Mordus a
Satan (Extrait)
Comme chaque matin,
Jean-Marc de Fontlubruni alluma, son ordinateur. Il pesta une nouvelle fois
contre les spams, en majorité Américains, qui envahissaient sa boîte aux
lettres malgré les précautions prises pour limiter la diffusion de son adresse
personnelle à ses amis les plus intimes.
Par
acquit de conscience, il en survola le contenu avant de procéder à leur
destruction. Mais ce jour-là, un étrange message éveilla sa curiosité. Il
s’agissait d’un mail envoyé depuis un cybercafé d’Arlington, aux Etats-Unis. Il
présentait la particularité d’être écrit en ancien français, sous la forme d’un
quatrain :
« Grand
fol Neptune féal au Duc enchartrer
Barat
maroufle & le chétif frappier
Dedans
dorbeau aval converser
Quérir
féal mainemain grand danger »
La
forme utilisée laissait immanquablement penser à un quatrain de Nostradamus.

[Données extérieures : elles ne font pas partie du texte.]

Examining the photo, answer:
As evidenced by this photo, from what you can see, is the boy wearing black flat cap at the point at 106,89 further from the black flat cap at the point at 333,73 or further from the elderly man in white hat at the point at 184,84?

Piqué au vif, le plus grand exégète français des écrits du médecin de Salon de
Provence en commença la traduction.
Dans
l’univers nostradamien, Neptune désignait toujours le monde anglo-saxon. Le
grand Neptune faisait, selon toute vraisemblance, référence aux Américains. Le
Duc symbolisait, quant à lui, le chef des armées.
Le
premier vers signifiait donc « Les
fous d’Américains ont emprisonné (enchartrer) le fidèle (féal) chez le chef
des armées », estima Jean-Marc.
La
suite de la traduction ne lui prit guère plus de trois minutes :
« Par
une ruse (barat) grossière (maroufle) le captif (chétif) s’est enfui
(frappier). Dans un dorbeau en bas (aval) il séjourne (converser). Aller
chercher le fidèle sur-le-champ (mainemain) qui est en grand danger »
Ce
quatrain, s’il avait été rédigé par Nostradamus, était totalement inconnu de
l’exégète. Il ne figurait ni dans les Centuries, ni dans les Présages, ni dans
aucune autre publication du prophète.
De
Fontlubruni pensa alors à un pastiche assez réussi, bien dans le style
inquiétant du personnage, encore que la présence de mots écrits en ancien
français y fût un peu trop importante à son goût.
C’est
alors qu’il remarqua la signature de l’auteur du message, à laquelle il n’avait
pas encore prêté attention, polarisé par sa traduction :
« Mordus a
Satan »
Il
reconnut très vite une anagramme de Nostradamus et la curiosité qui l’avait
piquée jusqu’à présent se transforma soudain en profonde inquiétude.
Cette
signature représentait le pseudonyme qu’Hassan Drumot, l’un de ses plus
fervents admirateurs, s’était approprié au cours d’une soirée bien arrosée,
alors qu’ils s’amusaient à se constituer des noms d’emprunt à partir
d’anagrammes de Nostradamus.
Jean-Marc comprit alors qu’il était en présence, non pas d’un quatrain ou d’un pastiche de Nostradamus, mais d’un S.O.S. adressé par l’un de ses fidèles qui courait apparemment un grave danger.